### [REQUEST]
Answer these questions from the text on the hijab debate below, one per line:
1. According to the text, what did Muslim women wearing coverings get in return before 9/11?
2. How did a lot of the women who like wearing the hijab/niqab see it?
3. Which country does the text name as controlling what women wear?

### [TEXT SECTION]
--

I thought it would slowly fade away because it’s not like Muslim women just started covering up. I’m pretty sure they were wearing those things even before 9/11 and all they got in return were double takes and stares. But no, they’re still at it.

Meanwhile, lots of Muslim women went, “Thanks but we’ll drop you a note when we need you to talk for us because right now all you’re doing is creeping us out.” Turns out a lot of these women really like wearing the hijab/niqab to various degrees and saw it as their ethnic wear. Then a bunch of other Muslim women spoke up and said, “Hold on! We never signed on to this! Doesn’t our opinion count?”

So then everybody went back to the drawing table and it was finally decided that it was terrible that some countries (*cough*Saudi Arabia*cough*) control what women wear but if the women themselves want to wear it, then that’s because they’re brainwashed victims but hey! at least we told them so now it’s on their own head and let’s get real here for a second, is Saudi Arabia really going to pay attention to what the rest of the world thinks about how they treat their women? Ha! So enjoy snorkeling in a hijab, ladies! We hear the sea around your country is awesome. The Israeli end of it anyway.

--

### [LISTED ENTRIES]
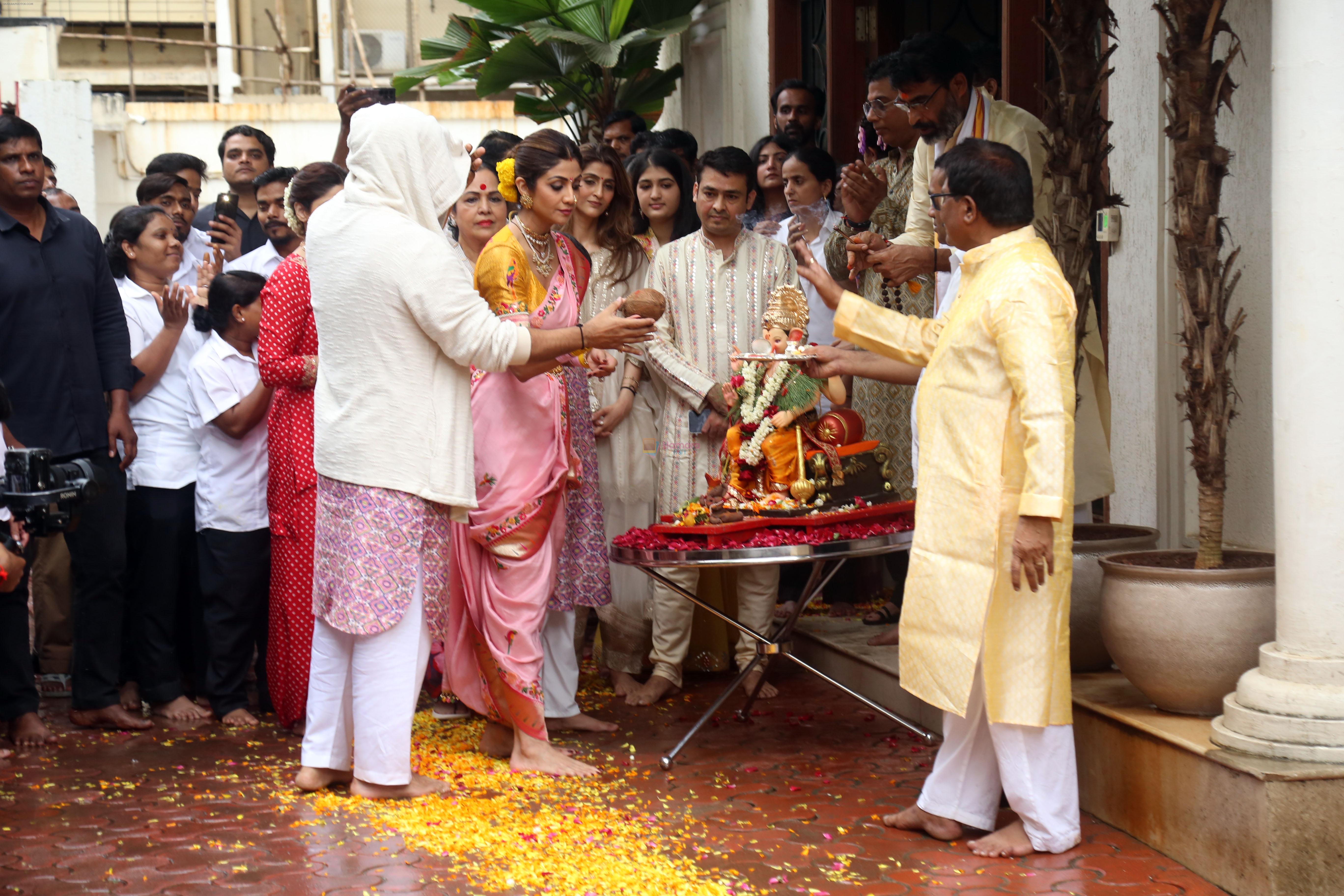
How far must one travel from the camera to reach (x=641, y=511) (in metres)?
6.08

--

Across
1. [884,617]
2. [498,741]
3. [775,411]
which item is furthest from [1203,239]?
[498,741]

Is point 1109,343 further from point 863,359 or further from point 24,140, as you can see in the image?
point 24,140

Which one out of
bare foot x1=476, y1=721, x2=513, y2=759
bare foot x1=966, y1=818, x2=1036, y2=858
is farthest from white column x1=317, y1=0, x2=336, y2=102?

--

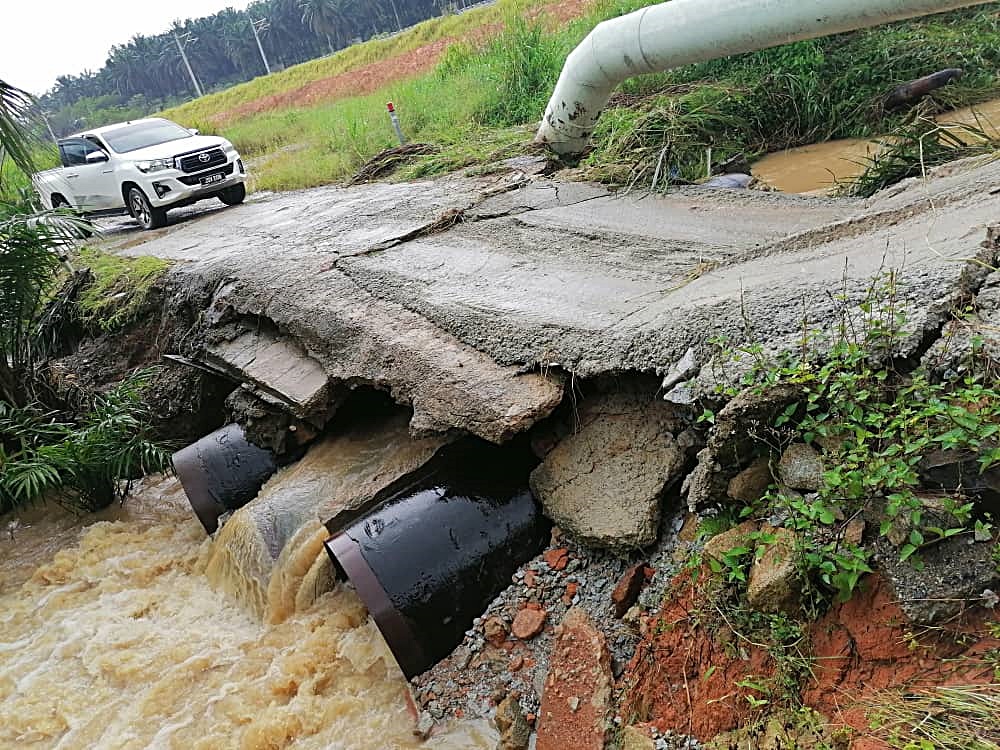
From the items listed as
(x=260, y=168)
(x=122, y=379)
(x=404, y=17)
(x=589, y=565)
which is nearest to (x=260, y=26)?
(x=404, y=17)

--

### [WRITTEN SOLUTION]
1. Double takes and stares.
2. As their ethnic wear.
3. Saudi Arabia.